Publié le 21 juin 2018
Louis-Samuel Perron LA PRESSE

L'homme de 48 ans avait admis au début de son procès cet hiver être l'auteur des lettres de menaces envoyées aux médias montréalais le 1er mars 2017. Cette «lettre d'avertissement» aux étudiants musulmans avait provoqué un branle-bas de combat au centre-ville de Montréal.

Hisham Saadi menaçait de faire «exploser quotidiennement de petits engins artisanaux amateurs» aux trois étages de l'Université Concordia «où les musulmans passent leur temps». L'université avait été évacuée pendant presque toute la journée, mais les policiers n'avaient finalement trouvé aucun explosif.

«Ils ne peuvent pas causer la mort. Juste des blessures pour quelques musulmans. Des non-musulmans peuvent être des dommages collatéraux. Si Concordia décide d'intervenir les activités musulmanes on va désactiver les engins explosifs», indiquait la lettre anonyme. 

Hisham Saadi voulait simplement éviter de passer un examen d'économie ce jour-là. « Je m'excuse pour tout ce qui s'est passé, si j'avais la chance de reculer en arrière et tout effacer, je le ferais », a-t-il déclaré à la sortie de la salle, selon The Gazette.

Le procès avait été interrompu après la conclusion de la preuve de la Couronne en février dernier à la suite d'une demande d'évaluation psychiatrique de la défense.
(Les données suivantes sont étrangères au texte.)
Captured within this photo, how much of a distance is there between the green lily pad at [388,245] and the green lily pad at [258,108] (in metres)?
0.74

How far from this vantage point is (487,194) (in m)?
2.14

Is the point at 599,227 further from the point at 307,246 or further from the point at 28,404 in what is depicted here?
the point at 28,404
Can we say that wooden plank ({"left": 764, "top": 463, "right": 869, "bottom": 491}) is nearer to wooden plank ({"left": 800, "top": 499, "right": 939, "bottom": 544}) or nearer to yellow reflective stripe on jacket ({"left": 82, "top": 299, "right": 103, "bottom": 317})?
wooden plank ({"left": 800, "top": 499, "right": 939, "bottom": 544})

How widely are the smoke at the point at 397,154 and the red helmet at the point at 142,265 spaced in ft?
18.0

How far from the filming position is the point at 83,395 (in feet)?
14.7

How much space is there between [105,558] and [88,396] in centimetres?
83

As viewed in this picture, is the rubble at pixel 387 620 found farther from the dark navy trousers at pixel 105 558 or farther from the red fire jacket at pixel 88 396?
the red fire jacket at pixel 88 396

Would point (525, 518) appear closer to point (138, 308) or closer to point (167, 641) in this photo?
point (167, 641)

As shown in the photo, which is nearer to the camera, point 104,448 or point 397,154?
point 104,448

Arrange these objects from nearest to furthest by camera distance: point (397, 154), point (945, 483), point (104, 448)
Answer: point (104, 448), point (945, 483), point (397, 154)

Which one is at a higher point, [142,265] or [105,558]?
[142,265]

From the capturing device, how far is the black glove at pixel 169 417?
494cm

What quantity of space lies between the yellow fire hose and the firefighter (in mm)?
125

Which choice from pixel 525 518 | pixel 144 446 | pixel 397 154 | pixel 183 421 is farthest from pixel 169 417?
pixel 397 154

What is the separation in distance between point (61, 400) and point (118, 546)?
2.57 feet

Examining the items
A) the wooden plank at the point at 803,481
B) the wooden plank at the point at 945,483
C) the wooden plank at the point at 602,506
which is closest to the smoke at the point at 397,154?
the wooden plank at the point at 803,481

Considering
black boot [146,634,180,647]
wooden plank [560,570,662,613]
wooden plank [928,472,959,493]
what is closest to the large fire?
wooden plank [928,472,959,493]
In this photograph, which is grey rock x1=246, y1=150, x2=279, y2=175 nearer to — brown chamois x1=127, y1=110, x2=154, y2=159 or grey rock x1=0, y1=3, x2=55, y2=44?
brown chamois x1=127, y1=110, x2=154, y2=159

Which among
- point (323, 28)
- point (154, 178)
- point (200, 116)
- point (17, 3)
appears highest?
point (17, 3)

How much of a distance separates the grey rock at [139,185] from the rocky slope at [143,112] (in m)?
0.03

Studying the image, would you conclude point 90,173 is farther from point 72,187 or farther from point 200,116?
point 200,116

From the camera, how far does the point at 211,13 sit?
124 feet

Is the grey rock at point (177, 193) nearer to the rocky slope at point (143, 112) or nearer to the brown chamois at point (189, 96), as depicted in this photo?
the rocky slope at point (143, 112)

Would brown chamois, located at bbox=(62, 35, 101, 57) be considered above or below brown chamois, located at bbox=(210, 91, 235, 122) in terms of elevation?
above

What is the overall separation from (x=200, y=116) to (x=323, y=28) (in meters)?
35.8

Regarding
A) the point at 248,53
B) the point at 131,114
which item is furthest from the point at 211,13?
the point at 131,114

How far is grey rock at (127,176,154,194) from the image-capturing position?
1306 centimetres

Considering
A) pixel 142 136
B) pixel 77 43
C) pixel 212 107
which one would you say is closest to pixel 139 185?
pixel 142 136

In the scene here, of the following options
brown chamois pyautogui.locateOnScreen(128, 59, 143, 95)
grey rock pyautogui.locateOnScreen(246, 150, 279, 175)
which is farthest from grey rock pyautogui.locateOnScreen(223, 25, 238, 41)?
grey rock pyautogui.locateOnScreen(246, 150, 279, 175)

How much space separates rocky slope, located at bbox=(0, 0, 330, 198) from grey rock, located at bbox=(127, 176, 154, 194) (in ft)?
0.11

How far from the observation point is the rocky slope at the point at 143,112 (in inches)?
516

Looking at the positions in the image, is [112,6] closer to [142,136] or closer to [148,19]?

À la reprise du procès jeudi matin, l'avocate de la défense Caroline Braun n'a présenté aucune défense. La juge Mélanie Hébert a ainsi déclaré l'accusé coupable d'incitation à craindre des activités terroristes et a prononcé un arrêt conditionnel sur les deux autres chefs moindres de méfaits et de menaces. 

Les observations sur la peine à imposer auront lieu cet automne.